Tinggal masalah waktu untuk Indonesia mendunia. Saat ini baru rendang yang dinobatkan sebagai "world most delicious food" slurrpppp. Baru Borobudur, baru Bali dengan segala prosesi etniknya. Baru hijau pepohon dan kebebasan menyetir perempuan Indonesia yang mengejutkan sekaligus menggiurkan dunia Arab. Baru lomba kemerdekaannya yang terkesan remeh dan penuh pro-kontra namun menyulut hasrat para bule seperti yang direkam kompasianer Gordi. Baru juara olimpiade eksaktanya. Juga baru karya sastra yang dibegal penguasa lama namun terus-menerus menjadi kandidat penerima nobel sastra. Baru…

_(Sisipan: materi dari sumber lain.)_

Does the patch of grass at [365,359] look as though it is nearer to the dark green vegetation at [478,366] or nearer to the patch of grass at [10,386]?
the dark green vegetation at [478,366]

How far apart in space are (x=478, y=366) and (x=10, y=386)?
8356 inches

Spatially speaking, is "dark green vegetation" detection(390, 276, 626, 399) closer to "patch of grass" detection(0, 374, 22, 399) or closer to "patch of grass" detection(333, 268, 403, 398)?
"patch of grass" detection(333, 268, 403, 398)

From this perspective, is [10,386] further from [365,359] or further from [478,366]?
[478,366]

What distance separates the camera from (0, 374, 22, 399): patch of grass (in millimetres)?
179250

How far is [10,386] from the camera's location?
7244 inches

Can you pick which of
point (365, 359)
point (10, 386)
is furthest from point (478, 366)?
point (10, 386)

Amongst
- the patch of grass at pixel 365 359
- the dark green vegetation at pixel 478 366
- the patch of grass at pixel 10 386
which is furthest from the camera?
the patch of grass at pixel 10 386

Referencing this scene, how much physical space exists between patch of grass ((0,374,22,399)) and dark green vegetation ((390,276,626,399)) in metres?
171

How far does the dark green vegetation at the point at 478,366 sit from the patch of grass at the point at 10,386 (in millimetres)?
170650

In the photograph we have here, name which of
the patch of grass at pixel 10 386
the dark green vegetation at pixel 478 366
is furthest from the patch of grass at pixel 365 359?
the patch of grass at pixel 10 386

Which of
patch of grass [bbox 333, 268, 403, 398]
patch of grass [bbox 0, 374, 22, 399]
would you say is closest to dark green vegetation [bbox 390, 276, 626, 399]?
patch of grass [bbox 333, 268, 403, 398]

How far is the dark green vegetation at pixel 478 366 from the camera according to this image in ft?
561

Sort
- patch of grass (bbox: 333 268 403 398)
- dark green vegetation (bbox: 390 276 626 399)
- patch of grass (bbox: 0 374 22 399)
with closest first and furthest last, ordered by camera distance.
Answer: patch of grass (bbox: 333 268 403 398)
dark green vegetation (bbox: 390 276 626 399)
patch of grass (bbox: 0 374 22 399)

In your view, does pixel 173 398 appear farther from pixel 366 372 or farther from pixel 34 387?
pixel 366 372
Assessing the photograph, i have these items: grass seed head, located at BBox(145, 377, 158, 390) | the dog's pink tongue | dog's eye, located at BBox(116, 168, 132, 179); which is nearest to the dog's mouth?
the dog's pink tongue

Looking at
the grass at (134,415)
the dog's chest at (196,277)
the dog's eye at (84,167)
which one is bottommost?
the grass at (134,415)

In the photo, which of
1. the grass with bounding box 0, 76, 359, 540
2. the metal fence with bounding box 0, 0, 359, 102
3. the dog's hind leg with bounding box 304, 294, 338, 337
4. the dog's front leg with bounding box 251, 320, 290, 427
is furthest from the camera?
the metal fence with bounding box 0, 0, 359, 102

Dari puisi even RTC yang saya baca sebanyak 60 % dari total jumlah peserta saja, saya menduga bahwa tak lama lagi tak akan cuma lahir penyair berkualitas dari Kompasiana, melainkan: Meledak, dan banyak. Penyebabnya hanya satu: Dengan otodidak dan tanpa banyak belajar serius saja karya fiksianer sudah begitu menakjubkan, apalagi jika semasing mereka kemudian lebih gigih menggali puisi hingga tak lagi sekedar puisi. Tinggal siap-siap saja para petinggi Kompasiana menyediakan estafet ruang terus-menerus hingga antri bagi bedah buku karya mereka…^_
Puisi adalah pencarian pribadi, dengan setiap orang bertanggung jawab atas pencarian di kedalaman dirinya sendiri. Bahkan guru dan buku teoripun hanya bisa berbagi pengalamannya, tetapi tidak pada hasilnya…^_
Jangan pernah sekalipun berpikir bahwa puisi adalah dagangan yang tak laku, karena itu adalah luka masa lalu. Karena di masa yang serba digital ini, ada begitu banyak cara untuk menjadikan secarik puisi melanglang buana, dan menjadikan Indonesia benar-benar menguasai 2/3 dunia. Karena membuat puisi, walaupun kerap terasa begitu sulit, tetap saja jauh lebih cepat daripada membangun sebuah candi. Dan semoga ketika itu terjadi, warga dunia tak lantas mengira bahwa orang Indonesia sama persis seperti tipikal yang banyak muncul di sinetron dalam negeri: Lebay, alay, melambay, hiks…
Terus, siapa lu, Bro, berani-beraninya bicara segala macam? Kyai? Penyair besar? Sastrawan lintas zaman? Kompasianer kawakan? Admin RTC? Pak Erte?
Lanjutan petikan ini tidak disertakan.